Interestingly enough, economists have really been scrambling recently to figure out if they know anything at all about the economy. Economic crises are usually great for moving economic theory forward. It had gotten pretty stagnant. Everyone was buying into the same economic theories until the bottom fell out. Economists at first had no idea why things had even gone wrong.

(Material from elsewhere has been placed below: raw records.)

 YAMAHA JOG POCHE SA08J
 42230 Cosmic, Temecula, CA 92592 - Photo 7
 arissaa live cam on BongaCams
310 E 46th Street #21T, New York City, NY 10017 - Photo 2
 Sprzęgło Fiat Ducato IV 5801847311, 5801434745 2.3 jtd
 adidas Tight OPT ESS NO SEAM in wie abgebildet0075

Too much activism by the Fed.
Too much reliance on the market as a rational decision maker.
Too little taxation during good economic years (keeps the bubbles from getting too big and helps the national debt).
Too little regulation and oversight of most of the economy, particularly the financial sector.
Too much overextension of credit (highly related to point #1).
Have you never listened to Ron Paul? Everything he said would happen, happened. He is not the only one who predicted this YEARS before it happened.
1.  Source?
2.  You know what they say about broken clocks...
This is before the bailouts, before Fanny and Freddy.
That was completely off topic.  It's a seven minute rant about inflation, with a couple throwaway remarks about "the housing bubble" and "the NASDAQ bubble" only as a comparison to say that "the dollar bubble" (which according to him was about to burst) would be 10x worse.  He also says we need LESS regulation on the market when there AFAIK is a general consensus that deregulation resulted in the securitization scheme that caused the housing market to collapse. 

In short, I regard that as a complete failure to prove your assertion.
So the part where he said Soon Freddy, Fanny, and the banks are going to come to congress, ask for money, and the Feds are just going to print it up and give it to them means nothing to you?

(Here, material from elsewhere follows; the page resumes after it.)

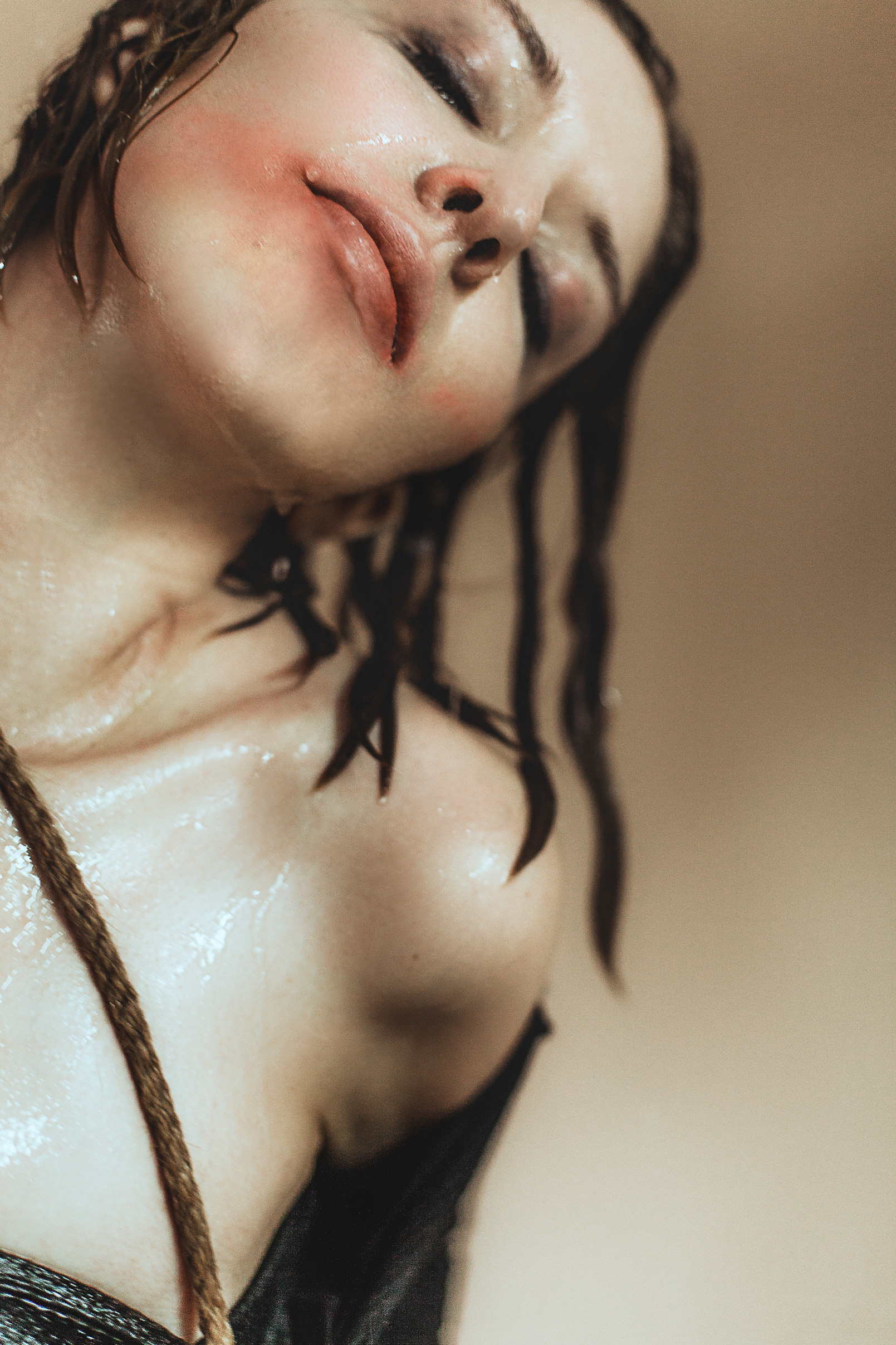 Женский и детский фотограф в Ростовской области Инна Романова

That the people who are going to get the money first when it has purchasing power is Banks, Wall-street, but when that money enters circulation, inflation is going to hit, and tax everyone, the poor the most, didn't ring a bell at all? (inflation is on the rise, and won't stop for some time)

How about the part where soon the US is going to try to centrally regulate the economy, and that it's not going to work?

I guess you and I watched a different video.

(1) He said: 
...
Because at the rate we're going, we resort daily on inflating the money supply:  no matter who gets into trouble, the federal reserve opens up the line of credit, the banks come, freddie mac, fannie mae come, and also the congress goes to the fed, we run up the deficits -- all the pressure is put on the dollar. 

And in the last 35 years or so, since the breakdown of (brettin woods??) agreement, we have had a buildup of a dollar bubble.  We've heard about the housing bubble, and the NASDAQ bubble, and the various bubbles that burst and then we go through a period of suffering.  But what we're witnessing now is the beginning of the bursting of the dollar bubble, where there's loss of confidence.  We can't get away with continuing to just create new money. 
...

(my own transcription)

To argue after the fact that he was referring to a bailout is ... not something that I will believe without more an example of something more specific.  Greenspan's Fed made a habit of lowering interest rates everytime clouds covered up the sun, let alone if there was rain.  What makes you so sure he wasn't referring to this or some other thing? 

(2) I understood that to be referring to the general "use it or lose it" phenomenon of money in an inflating environment.  Spending, investing, etc. and the only ones that really lose are those who put it in a mattress or otherwise earn a return smaller than inflation on their money.  This would not be specifically referring to 'banks get the money, then businesses, and so on until the poor are left with inflated dregs'. 

(3) Ron Paul has, unless I am greatly mistaken, been on about encroaching govenment power for DECADES.  Does that make him right when it actually happens?  Yes.  Should I be amazed at his wisdom?  No. 

P.S.  Thanks for telling me where to find the tiny, tiny relevant parts in the seven minute speech.